Three factors affect the cost of an ILC: timeframe, distance, and parcel size. The typical turnaround time is three weeks. If an ILC is needed in less time, there is an associated rush fee. If the parcel is an exceptional distance from our Colorado Springs office (i.e. Parker, Fort Collins, Breckenridge, etc.), there are associated travel costs. If the parcel has multiple acres, oddly shaped, such as is the case with a mining claim, or a commercial property, the cost can increase. All prices are estimated on an individual basis and will appear on the work order you receive from Apex Land Surveying and Mapping LLC.

Does it matter where I live?

No. The requirements for an ILC are based on state statutes. However, timeframe, parcel size, environmental conditions on the site, and distance from our office can affect the price.


Who orders an ILC?

Anyone can order an ILC. Typically, homeowners, mortgage companies, title companies, buyers, or sellers order an ILC.


How long does it take to do an ILC?

The standard turnaround time for an ILC is seven-to-ten business days from when we begin the work. Our lead time to begin new work is typically three weeks. An ILC may be completed sooner with an associated rush fee.

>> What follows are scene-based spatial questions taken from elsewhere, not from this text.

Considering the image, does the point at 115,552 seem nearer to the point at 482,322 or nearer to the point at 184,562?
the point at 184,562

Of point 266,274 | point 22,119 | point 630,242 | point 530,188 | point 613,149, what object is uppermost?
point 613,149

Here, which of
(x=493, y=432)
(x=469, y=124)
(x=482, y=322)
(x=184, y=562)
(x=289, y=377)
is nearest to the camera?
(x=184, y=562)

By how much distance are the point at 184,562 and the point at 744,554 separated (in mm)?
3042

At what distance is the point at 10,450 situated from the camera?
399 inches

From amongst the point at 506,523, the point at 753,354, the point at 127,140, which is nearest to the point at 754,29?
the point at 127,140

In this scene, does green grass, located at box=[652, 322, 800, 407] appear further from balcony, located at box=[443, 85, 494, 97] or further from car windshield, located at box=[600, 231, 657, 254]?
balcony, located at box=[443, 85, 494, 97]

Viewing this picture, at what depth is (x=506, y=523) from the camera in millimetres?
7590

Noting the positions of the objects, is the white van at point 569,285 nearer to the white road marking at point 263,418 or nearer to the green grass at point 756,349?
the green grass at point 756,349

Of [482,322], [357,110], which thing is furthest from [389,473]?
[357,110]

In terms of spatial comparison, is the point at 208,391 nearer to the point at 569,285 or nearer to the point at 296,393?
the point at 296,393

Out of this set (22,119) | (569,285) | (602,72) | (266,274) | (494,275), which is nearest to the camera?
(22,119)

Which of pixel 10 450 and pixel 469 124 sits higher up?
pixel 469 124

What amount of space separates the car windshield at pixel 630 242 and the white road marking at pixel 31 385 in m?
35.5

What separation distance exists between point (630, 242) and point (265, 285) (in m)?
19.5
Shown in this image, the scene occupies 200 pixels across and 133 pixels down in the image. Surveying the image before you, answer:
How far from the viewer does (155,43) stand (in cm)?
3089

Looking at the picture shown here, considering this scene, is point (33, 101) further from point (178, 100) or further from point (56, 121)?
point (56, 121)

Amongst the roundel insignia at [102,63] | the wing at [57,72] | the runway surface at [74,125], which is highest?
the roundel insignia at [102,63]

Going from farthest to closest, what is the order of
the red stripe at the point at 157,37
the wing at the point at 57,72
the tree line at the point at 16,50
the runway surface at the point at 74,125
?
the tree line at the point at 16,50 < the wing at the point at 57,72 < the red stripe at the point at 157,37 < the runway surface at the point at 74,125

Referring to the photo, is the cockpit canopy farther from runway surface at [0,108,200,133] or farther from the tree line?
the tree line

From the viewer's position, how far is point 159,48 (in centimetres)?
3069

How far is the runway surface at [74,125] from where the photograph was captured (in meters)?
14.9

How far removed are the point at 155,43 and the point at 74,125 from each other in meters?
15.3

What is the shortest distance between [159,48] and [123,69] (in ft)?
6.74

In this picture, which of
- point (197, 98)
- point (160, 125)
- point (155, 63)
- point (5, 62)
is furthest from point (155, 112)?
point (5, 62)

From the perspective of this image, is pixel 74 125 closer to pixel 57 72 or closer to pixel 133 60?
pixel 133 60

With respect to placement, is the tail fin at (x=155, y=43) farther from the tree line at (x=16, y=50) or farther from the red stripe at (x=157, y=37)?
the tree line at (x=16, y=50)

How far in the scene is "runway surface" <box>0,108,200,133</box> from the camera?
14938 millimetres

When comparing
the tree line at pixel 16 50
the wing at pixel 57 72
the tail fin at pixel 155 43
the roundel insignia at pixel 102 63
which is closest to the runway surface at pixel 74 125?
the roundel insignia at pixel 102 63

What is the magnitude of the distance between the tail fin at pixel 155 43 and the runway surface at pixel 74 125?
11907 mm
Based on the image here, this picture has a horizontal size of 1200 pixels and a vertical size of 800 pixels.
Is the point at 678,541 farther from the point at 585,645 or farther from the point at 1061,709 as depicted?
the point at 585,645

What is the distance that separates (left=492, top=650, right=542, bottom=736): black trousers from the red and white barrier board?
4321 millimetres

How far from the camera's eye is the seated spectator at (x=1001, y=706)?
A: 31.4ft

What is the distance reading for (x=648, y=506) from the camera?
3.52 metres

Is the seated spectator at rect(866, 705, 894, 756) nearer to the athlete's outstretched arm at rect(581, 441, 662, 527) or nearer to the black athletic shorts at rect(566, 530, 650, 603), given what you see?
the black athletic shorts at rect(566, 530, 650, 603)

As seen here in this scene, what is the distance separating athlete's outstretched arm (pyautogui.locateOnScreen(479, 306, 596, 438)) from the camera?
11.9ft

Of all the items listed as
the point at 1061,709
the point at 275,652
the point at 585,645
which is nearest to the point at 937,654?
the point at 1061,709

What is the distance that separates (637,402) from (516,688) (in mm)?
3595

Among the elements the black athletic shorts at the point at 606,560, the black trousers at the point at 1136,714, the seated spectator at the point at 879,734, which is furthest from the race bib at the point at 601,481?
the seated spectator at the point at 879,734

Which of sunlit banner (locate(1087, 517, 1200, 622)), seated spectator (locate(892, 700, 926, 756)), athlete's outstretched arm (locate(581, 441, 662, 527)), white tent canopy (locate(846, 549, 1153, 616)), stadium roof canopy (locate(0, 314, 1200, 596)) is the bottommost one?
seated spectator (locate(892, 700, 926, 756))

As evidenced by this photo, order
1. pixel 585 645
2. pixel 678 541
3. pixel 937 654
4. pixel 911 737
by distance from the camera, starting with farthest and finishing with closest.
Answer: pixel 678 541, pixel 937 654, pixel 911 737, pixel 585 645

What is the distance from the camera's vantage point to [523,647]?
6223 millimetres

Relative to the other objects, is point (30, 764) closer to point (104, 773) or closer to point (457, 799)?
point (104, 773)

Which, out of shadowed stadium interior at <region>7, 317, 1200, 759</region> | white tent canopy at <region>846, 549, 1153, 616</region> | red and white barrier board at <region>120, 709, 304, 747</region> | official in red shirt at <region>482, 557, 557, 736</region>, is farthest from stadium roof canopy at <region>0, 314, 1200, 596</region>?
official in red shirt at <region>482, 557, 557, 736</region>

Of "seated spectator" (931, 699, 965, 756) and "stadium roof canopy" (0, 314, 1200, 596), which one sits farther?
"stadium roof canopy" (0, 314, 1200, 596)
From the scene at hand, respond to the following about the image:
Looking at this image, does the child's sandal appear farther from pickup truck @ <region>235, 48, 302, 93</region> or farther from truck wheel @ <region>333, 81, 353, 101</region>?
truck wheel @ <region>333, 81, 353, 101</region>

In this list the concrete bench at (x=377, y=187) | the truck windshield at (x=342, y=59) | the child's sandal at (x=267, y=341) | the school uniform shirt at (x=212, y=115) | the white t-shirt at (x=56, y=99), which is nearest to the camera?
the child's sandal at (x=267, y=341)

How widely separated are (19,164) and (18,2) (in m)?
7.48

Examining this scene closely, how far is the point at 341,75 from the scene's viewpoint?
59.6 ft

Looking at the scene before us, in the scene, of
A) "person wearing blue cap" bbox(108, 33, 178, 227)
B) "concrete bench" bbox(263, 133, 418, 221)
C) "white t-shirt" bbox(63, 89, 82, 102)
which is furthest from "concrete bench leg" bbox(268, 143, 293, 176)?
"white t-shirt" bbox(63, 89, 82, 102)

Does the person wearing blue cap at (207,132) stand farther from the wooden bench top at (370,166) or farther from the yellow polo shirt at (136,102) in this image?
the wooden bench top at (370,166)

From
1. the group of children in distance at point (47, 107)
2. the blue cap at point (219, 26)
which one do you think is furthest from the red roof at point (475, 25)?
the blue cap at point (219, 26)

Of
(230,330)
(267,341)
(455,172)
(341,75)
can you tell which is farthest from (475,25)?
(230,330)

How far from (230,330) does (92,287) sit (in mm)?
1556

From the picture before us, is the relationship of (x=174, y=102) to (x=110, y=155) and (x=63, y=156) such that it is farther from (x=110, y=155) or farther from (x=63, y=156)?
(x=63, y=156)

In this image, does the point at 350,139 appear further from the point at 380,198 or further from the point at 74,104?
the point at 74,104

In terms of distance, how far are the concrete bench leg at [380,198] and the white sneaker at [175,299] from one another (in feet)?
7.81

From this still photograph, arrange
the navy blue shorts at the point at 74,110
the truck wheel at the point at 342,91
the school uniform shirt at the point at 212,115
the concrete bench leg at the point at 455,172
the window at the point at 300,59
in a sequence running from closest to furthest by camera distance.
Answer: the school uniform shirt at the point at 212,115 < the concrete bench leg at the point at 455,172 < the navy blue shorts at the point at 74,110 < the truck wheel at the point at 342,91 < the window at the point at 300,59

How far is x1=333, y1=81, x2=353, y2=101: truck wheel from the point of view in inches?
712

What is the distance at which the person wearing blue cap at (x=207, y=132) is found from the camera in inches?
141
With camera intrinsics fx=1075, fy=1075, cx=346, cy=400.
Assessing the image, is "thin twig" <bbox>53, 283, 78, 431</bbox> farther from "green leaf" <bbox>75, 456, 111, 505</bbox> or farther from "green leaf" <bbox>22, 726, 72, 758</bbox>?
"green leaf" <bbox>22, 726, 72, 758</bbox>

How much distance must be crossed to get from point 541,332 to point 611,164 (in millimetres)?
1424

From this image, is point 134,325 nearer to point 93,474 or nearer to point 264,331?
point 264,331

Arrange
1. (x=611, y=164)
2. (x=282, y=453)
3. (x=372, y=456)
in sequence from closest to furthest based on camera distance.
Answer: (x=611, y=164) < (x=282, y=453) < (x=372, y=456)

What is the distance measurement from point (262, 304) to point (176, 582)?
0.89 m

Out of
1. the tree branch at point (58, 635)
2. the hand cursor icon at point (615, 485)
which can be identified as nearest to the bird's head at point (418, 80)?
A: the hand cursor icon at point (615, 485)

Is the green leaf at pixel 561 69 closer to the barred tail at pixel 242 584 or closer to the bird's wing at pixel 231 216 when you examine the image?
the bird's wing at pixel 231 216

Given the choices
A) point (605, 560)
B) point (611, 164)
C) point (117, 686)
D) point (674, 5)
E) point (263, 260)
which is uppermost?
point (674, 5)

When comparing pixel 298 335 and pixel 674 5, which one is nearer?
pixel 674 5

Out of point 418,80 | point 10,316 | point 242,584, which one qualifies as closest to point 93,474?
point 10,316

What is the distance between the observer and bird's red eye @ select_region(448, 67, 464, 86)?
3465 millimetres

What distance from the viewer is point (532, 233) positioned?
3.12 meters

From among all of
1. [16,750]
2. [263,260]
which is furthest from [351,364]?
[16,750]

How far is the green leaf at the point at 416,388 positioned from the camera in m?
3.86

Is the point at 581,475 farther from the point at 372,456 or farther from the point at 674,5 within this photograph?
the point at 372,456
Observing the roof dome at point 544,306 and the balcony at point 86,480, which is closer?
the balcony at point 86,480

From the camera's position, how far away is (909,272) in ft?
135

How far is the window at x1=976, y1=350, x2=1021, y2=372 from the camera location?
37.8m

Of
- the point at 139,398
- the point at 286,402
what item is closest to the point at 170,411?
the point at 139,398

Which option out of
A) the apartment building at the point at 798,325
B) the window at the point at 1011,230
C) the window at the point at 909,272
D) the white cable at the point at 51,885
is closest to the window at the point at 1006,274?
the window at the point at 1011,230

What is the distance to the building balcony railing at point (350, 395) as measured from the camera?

What will I get when I order an ILC?

You will receive a paper certificate that shows a graphic representation of the subject property. The standard format is one legal size sheet but may vary depending on the size of the property.


How will I receive my ILC?

We supply PDFs to our clients for a quicker turn-around. For an additional cost, ILCs can be mailed as well. CAD copies are not available for legal reasons.

LIDAR 3D High-Definition Surveying

What is LIDAR?

LIDAR stands for "Light, Imaging, Detection, and Ranging system". It is a three-dimensional laser scan that provides high-definition surveying for architectural, as-built, and engineering surveys. Each pixel that is scanned is assigned an x, y, and z coordinate that allows for accurate 3D mapping of the object being scanned. Recent technological advances make it the most cost-effective and time-sensitive solution for providing the highest level of detail available for interior and exterior building work. The level of detail captured by high-definition survey technology is unparalleled and previously impossible. Infrastructure and complex production systems can also be mapped more easily and more accurately.

Parcel and Easement

Why do I need a parcel or easement description?

You would need a parcel description to describe the boundary of your property. It is necessary to know the limits of your property for buying and selling the property, tax purposes, subdividing, building, etc.

An easement description is necessary to describe the land that is to be subject to an easement. For example, if a utility line is to be installed underground, the easement description is to specify the area where it lies.


Are the boundaries of my property described somewhere?

You should have a description of your property included in your deed when you bought the property.


How are my property's boundary lines described?

Your property may be described in different ways. If you live in a subdivision, your description is probably a lot and block number followed by the name of the plat. You can get a copy of your plat from your county clerk and recorder's office. Your property may otherwise be described sectionally or as metes and bounds.